Exercise goal - Report every line in the entries below that contains the string "mask", treating uppercase and lowercase as distinct.

Dataset content -
▶

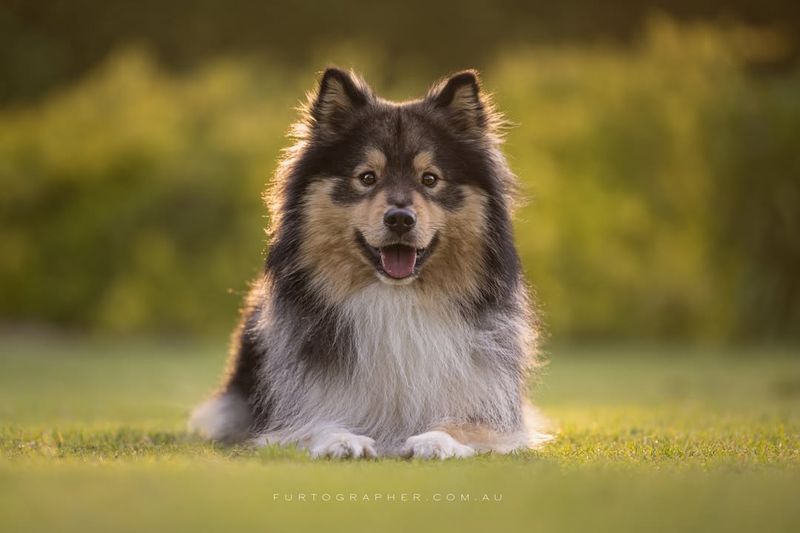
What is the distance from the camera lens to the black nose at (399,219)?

◀
▶

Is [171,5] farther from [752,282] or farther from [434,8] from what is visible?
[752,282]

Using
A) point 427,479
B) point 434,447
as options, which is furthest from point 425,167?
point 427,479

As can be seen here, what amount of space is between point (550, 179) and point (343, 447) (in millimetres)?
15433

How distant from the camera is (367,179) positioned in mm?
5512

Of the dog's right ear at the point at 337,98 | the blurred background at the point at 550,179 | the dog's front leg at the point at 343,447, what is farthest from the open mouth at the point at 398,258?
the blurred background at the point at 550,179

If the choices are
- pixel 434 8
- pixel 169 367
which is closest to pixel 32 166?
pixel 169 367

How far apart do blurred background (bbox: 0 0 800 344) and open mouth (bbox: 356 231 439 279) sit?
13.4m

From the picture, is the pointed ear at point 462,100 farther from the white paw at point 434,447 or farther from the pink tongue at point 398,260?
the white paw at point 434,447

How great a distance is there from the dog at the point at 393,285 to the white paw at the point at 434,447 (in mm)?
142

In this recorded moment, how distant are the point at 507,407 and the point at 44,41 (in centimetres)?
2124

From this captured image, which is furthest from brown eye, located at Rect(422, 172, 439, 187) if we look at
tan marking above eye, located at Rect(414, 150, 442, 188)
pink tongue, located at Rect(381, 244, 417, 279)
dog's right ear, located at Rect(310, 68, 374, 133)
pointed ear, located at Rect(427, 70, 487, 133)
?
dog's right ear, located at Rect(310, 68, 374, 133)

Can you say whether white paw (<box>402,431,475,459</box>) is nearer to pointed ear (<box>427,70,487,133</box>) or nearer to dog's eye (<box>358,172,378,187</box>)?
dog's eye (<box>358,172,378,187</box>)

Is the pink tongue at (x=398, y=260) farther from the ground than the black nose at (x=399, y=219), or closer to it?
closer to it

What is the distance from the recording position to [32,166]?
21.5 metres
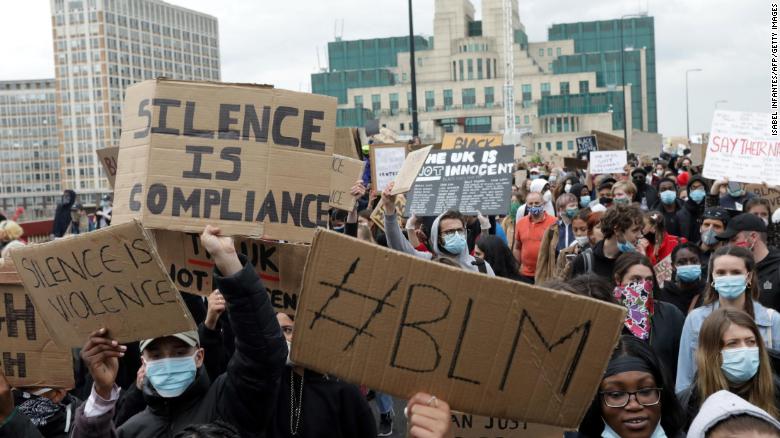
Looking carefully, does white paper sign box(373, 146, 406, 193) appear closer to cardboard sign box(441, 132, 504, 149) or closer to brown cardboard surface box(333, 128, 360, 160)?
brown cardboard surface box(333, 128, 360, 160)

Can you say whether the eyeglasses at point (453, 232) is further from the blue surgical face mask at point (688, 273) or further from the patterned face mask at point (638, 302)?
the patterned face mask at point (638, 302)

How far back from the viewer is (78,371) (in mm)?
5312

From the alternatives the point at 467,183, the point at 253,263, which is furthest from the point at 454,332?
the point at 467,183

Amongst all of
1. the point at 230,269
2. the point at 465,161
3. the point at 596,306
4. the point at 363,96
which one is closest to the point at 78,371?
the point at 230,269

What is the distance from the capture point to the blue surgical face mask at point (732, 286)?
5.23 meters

◀

Answer to the task -
Can you say whether the eyeglasses at point (453, 232) is further from the blue surgical face mask at point (688, 273) or further from the patterned face mask at point (638, 302)?
the patterned face mask at point (638, 302)
What is the distance from the capture point to the blue surgical face mask at point (732, 286)?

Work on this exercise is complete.